Summary
The first step to optimize website SEO is to first let spider crawlers come to your website frequently. The following Linux Command will let you know the spider crawling situation clearly. The following is an analysis of the nginx server. The directory of the log file is/usr/local/nginx/logs/access. log, access. the log file records the logs of the last day. First, check the log size. If it is large (more than 50 MB), we recommend that you do not use these commands for analysis, because these commands consume a lot of CPU, or, update and put it on the analytics machine for execution to avoid affecting the website speed.
Linux shell commands
1. Number of times Baidu spider crawls
Cat access. log | grep Baiduspider | wc
The leftmost value shows the number of crawlers.
2. detailed records of Baidu Spider (Ctrl C can be terminated)

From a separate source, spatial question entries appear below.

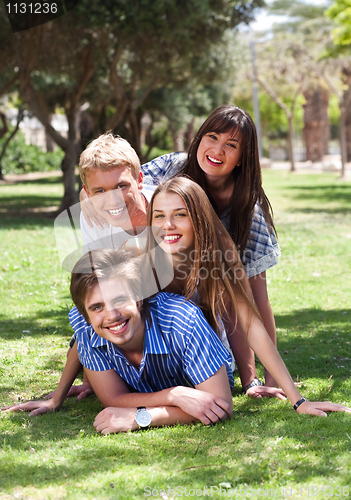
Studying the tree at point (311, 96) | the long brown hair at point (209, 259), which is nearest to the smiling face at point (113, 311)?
the long brown hair at point (209, 259)

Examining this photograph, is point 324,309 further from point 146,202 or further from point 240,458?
point 240,458

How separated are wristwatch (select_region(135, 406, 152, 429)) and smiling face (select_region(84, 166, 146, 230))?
1158 mm

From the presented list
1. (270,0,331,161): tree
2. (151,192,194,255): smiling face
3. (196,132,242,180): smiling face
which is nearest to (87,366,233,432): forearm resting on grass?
A: (151,192,194,255): smiling face

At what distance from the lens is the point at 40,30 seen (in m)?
12.4

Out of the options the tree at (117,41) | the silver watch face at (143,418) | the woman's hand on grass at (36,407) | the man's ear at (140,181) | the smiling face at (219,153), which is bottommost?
the woman's hand on grass at (36,407)

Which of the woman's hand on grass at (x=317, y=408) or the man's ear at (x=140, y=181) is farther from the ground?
the man's ear at (x=140, y=181)

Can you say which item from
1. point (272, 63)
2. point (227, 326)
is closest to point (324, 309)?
point (227, 326)

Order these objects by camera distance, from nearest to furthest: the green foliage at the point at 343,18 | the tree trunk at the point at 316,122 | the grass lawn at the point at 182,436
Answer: the grass lawn at the point at 182,436 < the green foliage at the point at 343,18 < the tree trunk at the point at 316,122

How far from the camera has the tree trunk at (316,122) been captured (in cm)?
3709

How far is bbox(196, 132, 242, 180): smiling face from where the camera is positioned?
371cm

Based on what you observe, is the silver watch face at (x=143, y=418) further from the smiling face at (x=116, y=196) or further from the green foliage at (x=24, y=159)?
the green foliage at (x=24, y=159)

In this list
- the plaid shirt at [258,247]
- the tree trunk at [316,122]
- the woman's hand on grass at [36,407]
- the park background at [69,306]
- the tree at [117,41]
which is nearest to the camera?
the park background at [69,306]

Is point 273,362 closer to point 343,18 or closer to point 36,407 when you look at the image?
point 36,407

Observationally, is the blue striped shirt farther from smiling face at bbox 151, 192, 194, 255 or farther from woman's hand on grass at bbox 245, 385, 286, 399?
woman's hand on grass at bbox 245, 385, 286, 399
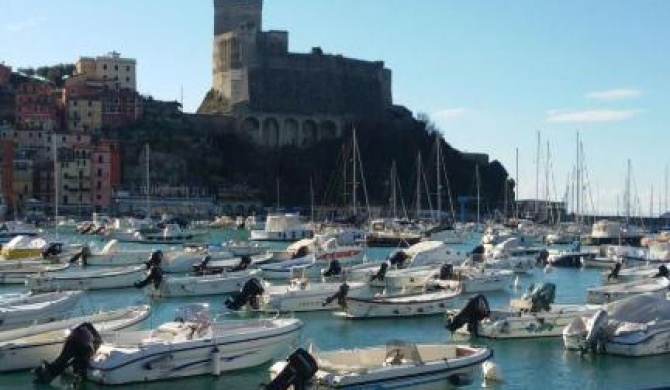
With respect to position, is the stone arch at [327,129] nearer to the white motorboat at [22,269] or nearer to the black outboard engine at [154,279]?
the white motorboat at [22,269]

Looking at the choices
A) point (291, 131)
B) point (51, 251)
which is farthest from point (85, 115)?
point (51, 251)

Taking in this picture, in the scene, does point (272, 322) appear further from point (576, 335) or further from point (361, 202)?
point (361, 202)

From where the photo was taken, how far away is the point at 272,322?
25.5 meters

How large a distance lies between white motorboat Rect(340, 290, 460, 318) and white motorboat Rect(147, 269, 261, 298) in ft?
27.2

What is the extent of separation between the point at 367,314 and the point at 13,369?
42.4 feet

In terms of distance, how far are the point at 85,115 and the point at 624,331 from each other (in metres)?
105

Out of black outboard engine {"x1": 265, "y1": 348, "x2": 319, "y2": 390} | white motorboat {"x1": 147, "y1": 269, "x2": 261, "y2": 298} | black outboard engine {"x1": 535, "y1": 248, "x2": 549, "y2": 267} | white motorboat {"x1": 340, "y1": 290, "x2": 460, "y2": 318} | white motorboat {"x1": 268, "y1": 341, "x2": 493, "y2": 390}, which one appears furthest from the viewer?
black outboard engine {"x1": 535, "y1": 248, "x2": 549, "y2": 267}

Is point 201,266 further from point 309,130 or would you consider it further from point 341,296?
point 309,130

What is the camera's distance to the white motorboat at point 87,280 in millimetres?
39875

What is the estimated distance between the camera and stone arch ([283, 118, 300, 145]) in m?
135

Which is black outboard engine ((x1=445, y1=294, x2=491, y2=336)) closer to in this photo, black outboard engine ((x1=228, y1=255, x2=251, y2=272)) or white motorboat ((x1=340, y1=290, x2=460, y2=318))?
white motorboat ((x1=340, y1=290, x2=460, y2=318))

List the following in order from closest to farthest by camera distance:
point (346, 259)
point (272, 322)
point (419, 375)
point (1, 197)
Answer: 1. point (419, 375)
2. point (272, 322)
3. point (346, 259)
4. point (1, 197)

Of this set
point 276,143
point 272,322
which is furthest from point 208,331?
point 276,143

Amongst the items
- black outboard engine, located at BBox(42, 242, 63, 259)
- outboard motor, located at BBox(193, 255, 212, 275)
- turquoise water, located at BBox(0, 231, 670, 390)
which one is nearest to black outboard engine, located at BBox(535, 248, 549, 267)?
outboard motor, located at BBox(193, 255, 212, 275)
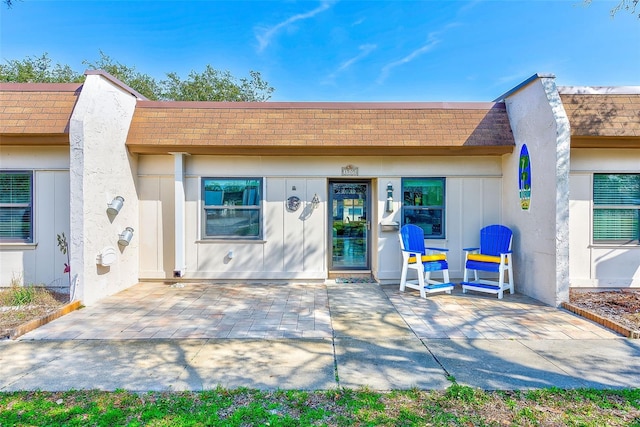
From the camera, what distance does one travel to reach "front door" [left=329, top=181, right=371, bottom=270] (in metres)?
7.24

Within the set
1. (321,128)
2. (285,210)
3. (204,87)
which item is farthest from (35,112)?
(204,87)

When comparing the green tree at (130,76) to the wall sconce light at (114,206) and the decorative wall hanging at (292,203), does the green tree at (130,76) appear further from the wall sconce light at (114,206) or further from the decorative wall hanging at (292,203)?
the decorative wall hanging at (292,203)

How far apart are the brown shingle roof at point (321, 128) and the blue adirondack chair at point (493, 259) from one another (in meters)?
1.64

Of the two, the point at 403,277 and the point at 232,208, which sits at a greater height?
the point at 232,208

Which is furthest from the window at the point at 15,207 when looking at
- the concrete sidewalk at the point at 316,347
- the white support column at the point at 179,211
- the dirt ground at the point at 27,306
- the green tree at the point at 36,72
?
the green tree at the point at 36,72

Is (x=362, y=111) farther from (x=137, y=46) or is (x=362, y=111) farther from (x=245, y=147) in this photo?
(x=137, y=46)

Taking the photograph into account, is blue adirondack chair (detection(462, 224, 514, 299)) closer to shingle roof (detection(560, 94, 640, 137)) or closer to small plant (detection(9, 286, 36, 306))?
shingle roof (detection(560, 94, 640, 137))

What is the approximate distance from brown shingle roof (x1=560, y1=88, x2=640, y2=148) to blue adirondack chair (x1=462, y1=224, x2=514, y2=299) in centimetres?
201

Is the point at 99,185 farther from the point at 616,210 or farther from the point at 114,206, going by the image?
the point at 616,210

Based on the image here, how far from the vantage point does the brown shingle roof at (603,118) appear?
219 inches

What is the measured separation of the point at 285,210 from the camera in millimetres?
6840

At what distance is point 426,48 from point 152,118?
11.5 metres

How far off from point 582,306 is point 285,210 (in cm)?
536

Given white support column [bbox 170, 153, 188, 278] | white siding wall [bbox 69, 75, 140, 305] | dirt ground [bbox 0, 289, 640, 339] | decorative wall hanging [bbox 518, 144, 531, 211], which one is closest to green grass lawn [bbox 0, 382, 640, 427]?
dirt ground [bbox 0, 289, 640, 339]
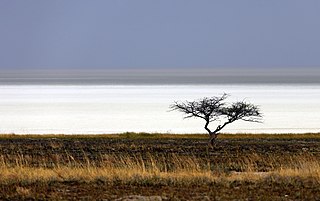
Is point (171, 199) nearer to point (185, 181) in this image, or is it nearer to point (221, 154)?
point (185, 181)

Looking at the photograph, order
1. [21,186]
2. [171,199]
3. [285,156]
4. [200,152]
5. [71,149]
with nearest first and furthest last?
[171,199] < [21,186] < [285,156] < [200,152] < [71,149]

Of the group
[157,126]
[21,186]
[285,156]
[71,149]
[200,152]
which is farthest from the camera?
[157,126]

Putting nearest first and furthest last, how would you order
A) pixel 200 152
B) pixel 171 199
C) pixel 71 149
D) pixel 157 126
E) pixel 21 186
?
pixel 171 199
pixel 21 186
pixel 200 152
pixel 71 149
pixel 157 126

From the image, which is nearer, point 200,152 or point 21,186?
point 21,186

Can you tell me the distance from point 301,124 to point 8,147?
50114 mm

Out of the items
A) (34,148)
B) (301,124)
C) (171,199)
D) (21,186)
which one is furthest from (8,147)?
(301,124)

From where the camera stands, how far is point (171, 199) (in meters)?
13.9

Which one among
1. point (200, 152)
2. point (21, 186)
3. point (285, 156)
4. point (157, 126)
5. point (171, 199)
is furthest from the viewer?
point (157, 126)

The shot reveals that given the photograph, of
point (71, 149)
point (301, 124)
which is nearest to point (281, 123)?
point (301, 124)

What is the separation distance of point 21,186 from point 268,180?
5.64 meters

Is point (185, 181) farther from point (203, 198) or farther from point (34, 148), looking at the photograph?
point (34, 148)

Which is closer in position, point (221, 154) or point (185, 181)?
point (185, 181)

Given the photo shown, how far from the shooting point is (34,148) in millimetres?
34625

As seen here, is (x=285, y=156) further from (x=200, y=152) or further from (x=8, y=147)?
(x=8, y=147)
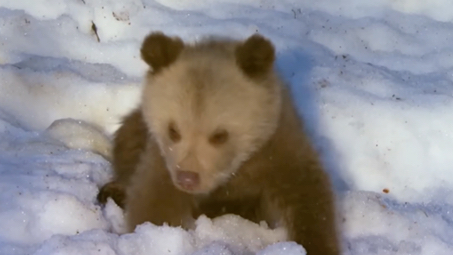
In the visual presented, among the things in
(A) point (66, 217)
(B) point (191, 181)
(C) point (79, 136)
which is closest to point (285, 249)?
(B) point (191, 181)

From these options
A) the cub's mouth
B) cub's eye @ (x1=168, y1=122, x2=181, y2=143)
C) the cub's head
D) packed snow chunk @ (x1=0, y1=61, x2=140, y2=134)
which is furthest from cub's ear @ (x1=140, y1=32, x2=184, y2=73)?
packed snow chunk @ (x1=0, y1=61, x2=140, y2=134)

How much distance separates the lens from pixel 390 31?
5.11m

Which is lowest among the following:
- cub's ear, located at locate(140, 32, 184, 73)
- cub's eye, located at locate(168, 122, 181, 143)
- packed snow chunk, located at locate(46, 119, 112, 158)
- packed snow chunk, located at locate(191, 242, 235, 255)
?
packed snow chunk, located at locate(46, 119, 112, 158)

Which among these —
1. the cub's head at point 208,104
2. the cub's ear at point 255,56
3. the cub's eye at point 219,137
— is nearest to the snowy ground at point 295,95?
the cub's head at point 208,104

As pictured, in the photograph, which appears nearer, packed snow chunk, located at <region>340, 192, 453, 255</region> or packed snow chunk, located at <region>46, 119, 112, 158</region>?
packed snow chunk, located at <region>340, 192, 453, 255</region>

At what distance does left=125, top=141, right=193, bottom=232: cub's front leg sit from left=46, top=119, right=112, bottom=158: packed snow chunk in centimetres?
89

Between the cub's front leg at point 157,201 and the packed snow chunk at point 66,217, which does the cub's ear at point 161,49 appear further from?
the packed snow chunk at point 66,217

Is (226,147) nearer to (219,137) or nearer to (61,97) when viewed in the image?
(219,137)

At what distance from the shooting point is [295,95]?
14.2 feet

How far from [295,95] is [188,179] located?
5.98 ft

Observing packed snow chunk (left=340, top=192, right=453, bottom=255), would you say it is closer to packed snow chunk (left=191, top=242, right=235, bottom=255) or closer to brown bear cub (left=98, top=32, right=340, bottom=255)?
brown bear cub (left=98, top=32, right=340, bottom=255)

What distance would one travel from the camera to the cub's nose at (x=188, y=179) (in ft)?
8.91

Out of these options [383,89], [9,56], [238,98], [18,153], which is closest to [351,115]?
[383,89]

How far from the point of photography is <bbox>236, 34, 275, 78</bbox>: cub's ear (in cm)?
279
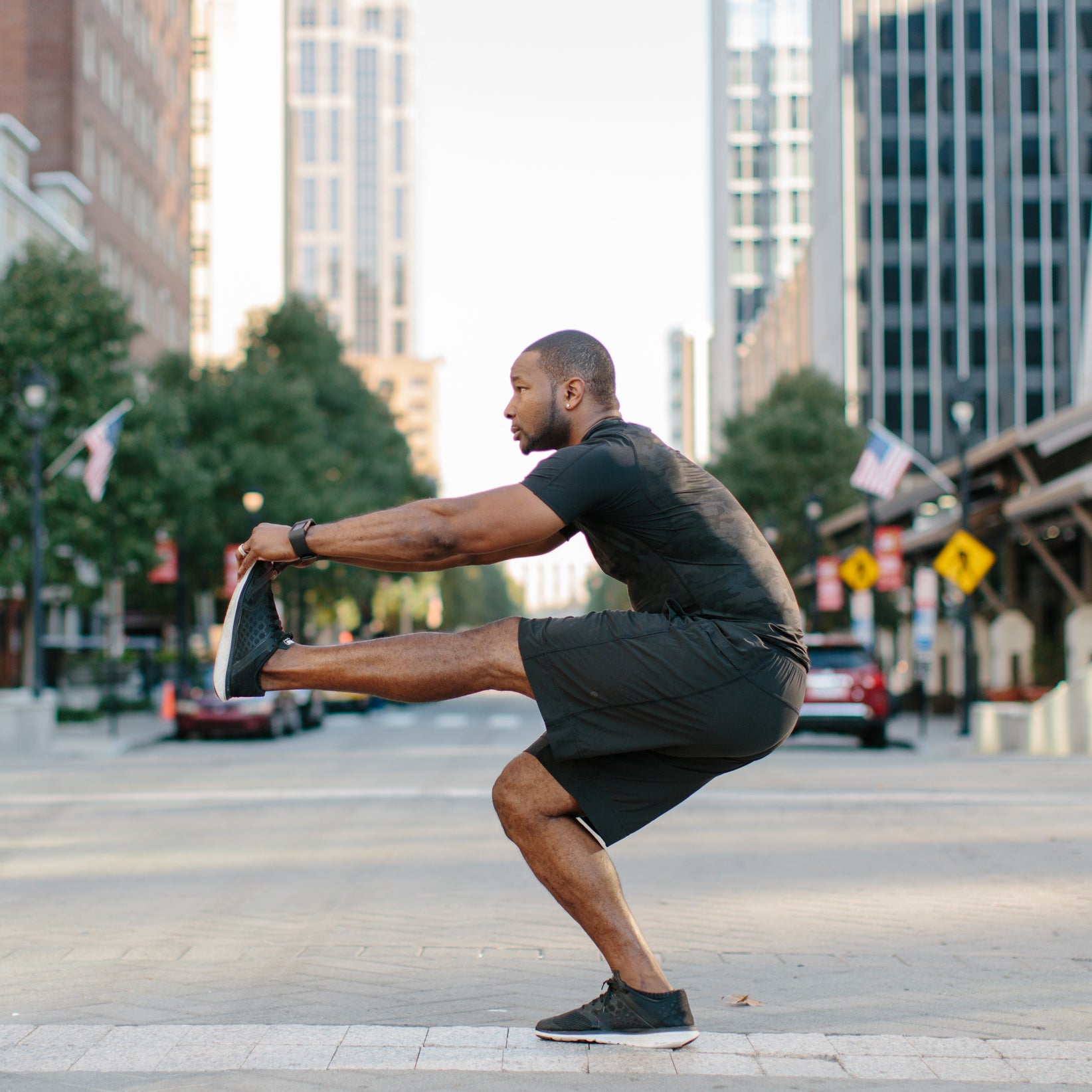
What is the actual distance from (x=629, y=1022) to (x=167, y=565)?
33.9 m

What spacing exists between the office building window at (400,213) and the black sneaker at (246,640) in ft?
621

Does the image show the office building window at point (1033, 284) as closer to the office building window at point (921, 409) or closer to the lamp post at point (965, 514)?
the office building window at point (921, 409)

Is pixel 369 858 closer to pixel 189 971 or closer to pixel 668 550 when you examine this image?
pixel 189 971

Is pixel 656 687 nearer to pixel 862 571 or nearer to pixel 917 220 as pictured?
pixel 862 571

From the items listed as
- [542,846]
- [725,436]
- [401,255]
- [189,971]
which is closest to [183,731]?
[189,971]

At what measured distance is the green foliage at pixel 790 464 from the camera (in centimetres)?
5353

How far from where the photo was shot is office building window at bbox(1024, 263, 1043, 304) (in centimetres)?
7900

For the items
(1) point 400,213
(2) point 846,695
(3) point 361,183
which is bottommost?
(2) point 846,695

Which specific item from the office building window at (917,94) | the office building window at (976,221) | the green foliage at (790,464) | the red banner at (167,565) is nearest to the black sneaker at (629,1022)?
the red banner at (167,565)

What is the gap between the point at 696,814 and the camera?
1218 centimetres

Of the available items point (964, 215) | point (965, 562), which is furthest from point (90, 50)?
point (964, 215)

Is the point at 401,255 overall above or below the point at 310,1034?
above

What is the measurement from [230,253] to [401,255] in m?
75.4

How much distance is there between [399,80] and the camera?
19638 cm
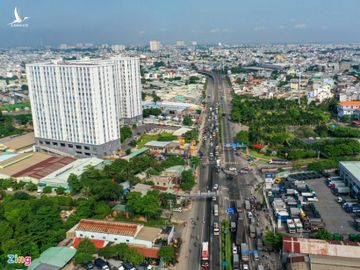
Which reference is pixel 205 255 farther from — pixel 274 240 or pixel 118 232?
pixel 118 232

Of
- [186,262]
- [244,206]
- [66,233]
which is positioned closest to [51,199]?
[66,233]

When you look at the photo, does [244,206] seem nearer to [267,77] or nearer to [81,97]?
[81,97]

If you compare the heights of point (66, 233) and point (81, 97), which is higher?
point (81, 97)

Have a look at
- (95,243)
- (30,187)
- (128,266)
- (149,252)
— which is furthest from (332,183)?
(30,187)

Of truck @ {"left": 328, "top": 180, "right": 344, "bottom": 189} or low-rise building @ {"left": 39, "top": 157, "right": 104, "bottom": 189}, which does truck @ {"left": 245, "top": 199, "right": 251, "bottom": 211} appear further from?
low-rise building @ {"left": 39, "top": 157, "right": 104, "bottom": 189}

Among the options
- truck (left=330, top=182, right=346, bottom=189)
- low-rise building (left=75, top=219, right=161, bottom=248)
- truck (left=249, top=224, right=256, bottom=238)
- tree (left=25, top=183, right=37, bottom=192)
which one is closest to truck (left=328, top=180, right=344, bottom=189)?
truck (left=330, top=182, right=346, bottom=189)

Cat access. log | grep Baiduspider
You can also use the following command:
Cat access. log | grep Baiduspider | tail-n 10
Cat access. log | grep Baiduspider | head-n 10
Only the last 10 or the first 10 records can be viewed, so that you can know the start time and date of the log file.
3. Detailed record of Baidu spider crawling home page
Cat access. log | grep Baiduspider | grep "GET/HTTP"
Baidu spider seems to love the homepage every hour, while Google and Yahoo spider prefer the inner pages.
4. Time Point Distribution of Baidu Spider's dispatch record
Cat access. log | grep "Baiduspider" | awk '{print $4 }'
5. descending order of Baidu spider crawling pages
Cat access. log | grep "Baiduspider" | awk '{print $7}' | sort | uniq-c | sort-r
In this article, the Baiduspider can be changed to Googlebot to view Google's data. In view of the particularity of the Chinese mainland, we should pay more attention to Baidu's log.
Appendix :( Mediapartners-Google) Detailed crawling record of Google adsense spider
Cat access. log | grep Mediapartners
Mediapartners-What is Google? Google adsense ads can be related to content, because after each ad containing adsense is accessed, a Google spider, Mediapartners, will soon come to this page, so refresh the page in a few minutes to display the relevant ads. That's amazing!